To conclude all about computer hardware, including CPU, memory and supportive device that work together. My aim is to describe about ability, specification and role of hardware. When the user is interact with computer system by mouse or keyboarded. The CPU gets information and converted into instruction. Basically, CPU produces order for components via using different device, such as RAM, ROM. My decision is that, by upgrading hardware, the computer system may work fast, reliable and accessibility will improve. Normally, Secondary memory provides space to hardware/software to launch and primary memory directly communicates with hardware. There are various memory which helping RAM to work faster which is registers, catch memory. The registers are addresses the executed instruction and processed instructions.
A CPU does not communicate with secondary storage device, because the data is keeps permanents and can only use when needed. It's also known as "magnetic disk", which is a data store in tracks and addressed blocks but when computer is shutdown, the data cannot erase. This is advantage of having secondary memory in computer system. A disk is also important to back up data, so user can use in different computer. Recently, optic storages are growing and making place in market, because it can be use anywhere and more protected. However, the user can re-write on disk or optic storage device.

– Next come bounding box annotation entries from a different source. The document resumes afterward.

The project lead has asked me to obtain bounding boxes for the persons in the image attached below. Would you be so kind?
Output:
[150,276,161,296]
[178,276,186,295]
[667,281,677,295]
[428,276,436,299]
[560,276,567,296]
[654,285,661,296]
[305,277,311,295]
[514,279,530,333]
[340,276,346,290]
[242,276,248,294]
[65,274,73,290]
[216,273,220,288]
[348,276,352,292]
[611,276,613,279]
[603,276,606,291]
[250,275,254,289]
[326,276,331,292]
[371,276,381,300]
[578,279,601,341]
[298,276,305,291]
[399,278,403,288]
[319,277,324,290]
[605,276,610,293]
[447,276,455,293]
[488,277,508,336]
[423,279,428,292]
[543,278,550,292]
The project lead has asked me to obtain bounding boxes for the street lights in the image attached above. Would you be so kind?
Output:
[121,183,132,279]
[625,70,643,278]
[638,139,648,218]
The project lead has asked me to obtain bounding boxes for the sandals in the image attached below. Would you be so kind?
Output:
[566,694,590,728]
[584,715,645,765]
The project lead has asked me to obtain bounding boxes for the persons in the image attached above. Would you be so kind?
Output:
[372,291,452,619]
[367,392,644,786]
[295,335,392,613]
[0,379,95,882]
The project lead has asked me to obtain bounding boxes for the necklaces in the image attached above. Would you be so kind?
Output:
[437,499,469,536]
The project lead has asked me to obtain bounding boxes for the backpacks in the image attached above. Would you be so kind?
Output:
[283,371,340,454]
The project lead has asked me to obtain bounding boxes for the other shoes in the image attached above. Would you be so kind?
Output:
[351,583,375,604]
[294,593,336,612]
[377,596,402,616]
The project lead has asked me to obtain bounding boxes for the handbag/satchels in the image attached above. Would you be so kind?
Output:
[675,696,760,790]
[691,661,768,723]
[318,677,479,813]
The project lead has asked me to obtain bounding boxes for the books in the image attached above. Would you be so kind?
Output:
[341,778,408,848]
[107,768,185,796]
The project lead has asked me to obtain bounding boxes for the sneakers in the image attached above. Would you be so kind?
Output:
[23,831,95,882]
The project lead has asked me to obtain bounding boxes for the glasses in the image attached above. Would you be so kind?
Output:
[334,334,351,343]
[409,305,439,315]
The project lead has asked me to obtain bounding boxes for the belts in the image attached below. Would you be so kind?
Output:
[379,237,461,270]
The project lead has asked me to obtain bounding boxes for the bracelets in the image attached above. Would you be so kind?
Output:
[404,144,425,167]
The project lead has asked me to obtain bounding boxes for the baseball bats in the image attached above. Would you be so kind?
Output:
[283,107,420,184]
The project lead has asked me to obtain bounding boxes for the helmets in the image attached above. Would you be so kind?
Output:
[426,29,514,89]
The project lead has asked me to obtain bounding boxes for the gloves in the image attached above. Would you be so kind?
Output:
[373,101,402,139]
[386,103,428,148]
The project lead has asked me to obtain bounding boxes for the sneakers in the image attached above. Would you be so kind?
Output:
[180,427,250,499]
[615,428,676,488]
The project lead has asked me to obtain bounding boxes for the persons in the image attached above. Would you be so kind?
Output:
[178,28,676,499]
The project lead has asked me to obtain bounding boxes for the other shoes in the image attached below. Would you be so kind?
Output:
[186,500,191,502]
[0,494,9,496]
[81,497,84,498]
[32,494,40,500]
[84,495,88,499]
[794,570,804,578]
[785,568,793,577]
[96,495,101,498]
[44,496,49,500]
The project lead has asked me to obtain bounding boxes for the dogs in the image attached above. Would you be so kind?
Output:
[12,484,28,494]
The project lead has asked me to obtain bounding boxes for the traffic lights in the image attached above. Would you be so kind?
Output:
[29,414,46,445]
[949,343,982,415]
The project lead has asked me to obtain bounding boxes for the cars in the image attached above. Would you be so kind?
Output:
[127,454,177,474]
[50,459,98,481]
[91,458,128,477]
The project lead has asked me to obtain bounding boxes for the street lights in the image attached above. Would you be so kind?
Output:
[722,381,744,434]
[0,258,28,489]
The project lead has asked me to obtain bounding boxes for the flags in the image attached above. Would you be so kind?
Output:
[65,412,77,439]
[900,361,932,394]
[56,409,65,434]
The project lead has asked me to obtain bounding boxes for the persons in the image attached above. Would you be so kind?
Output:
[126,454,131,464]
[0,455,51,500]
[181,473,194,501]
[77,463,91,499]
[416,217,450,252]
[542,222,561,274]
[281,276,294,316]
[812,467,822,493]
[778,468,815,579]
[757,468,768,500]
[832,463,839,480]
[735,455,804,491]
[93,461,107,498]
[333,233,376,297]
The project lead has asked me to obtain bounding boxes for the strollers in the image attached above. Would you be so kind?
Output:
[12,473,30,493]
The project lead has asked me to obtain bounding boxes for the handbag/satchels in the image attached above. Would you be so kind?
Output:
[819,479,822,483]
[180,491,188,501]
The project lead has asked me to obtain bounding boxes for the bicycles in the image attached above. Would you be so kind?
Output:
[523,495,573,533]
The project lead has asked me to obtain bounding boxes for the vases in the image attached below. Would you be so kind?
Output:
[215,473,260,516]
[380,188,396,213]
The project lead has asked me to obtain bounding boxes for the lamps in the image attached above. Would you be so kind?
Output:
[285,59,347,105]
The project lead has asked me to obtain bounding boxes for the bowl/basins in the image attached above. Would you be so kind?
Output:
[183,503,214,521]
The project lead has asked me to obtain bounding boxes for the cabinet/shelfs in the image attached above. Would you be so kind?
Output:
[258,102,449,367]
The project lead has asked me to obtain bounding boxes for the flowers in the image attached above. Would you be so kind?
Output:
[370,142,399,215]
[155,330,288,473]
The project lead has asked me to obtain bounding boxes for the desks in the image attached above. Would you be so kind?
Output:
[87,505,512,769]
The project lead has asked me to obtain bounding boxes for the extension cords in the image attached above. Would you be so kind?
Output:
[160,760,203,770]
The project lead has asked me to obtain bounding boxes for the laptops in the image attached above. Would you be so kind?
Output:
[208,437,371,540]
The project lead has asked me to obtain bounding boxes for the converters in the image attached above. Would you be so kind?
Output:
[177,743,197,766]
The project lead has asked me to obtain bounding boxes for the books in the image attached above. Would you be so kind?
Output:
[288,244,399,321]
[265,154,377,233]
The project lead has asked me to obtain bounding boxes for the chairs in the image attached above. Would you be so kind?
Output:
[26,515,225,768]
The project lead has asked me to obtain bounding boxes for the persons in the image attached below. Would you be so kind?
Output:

A scanner scans paper based information and converted into image, but that image, a printer prints it. The advantage of having scanner is to keep data in digital way and when it needed data will printed. A purpose of mouse is to interact and select object from monitor, so without inputting, a system going to run much easier. But a keyboard has many symbolic buttons and each buttons are address by bytes which keyboard processor convert into binary and transmitted to CPU. A motherboard developed by many functions to support and provide communication channel to hardware's which is connected to. Basically, it transmits an electric power via system buses and Northbridge manages high speed of CPU, RAM and ROM but Southbridge manages high speed of external devices, such as secondary and optic memory. A graphic card has important role as well to provide clear and sufficient image on the monitor. GPU is measures complex geometric shape and do mathematical calculation to make GUI (graphical interface system) system.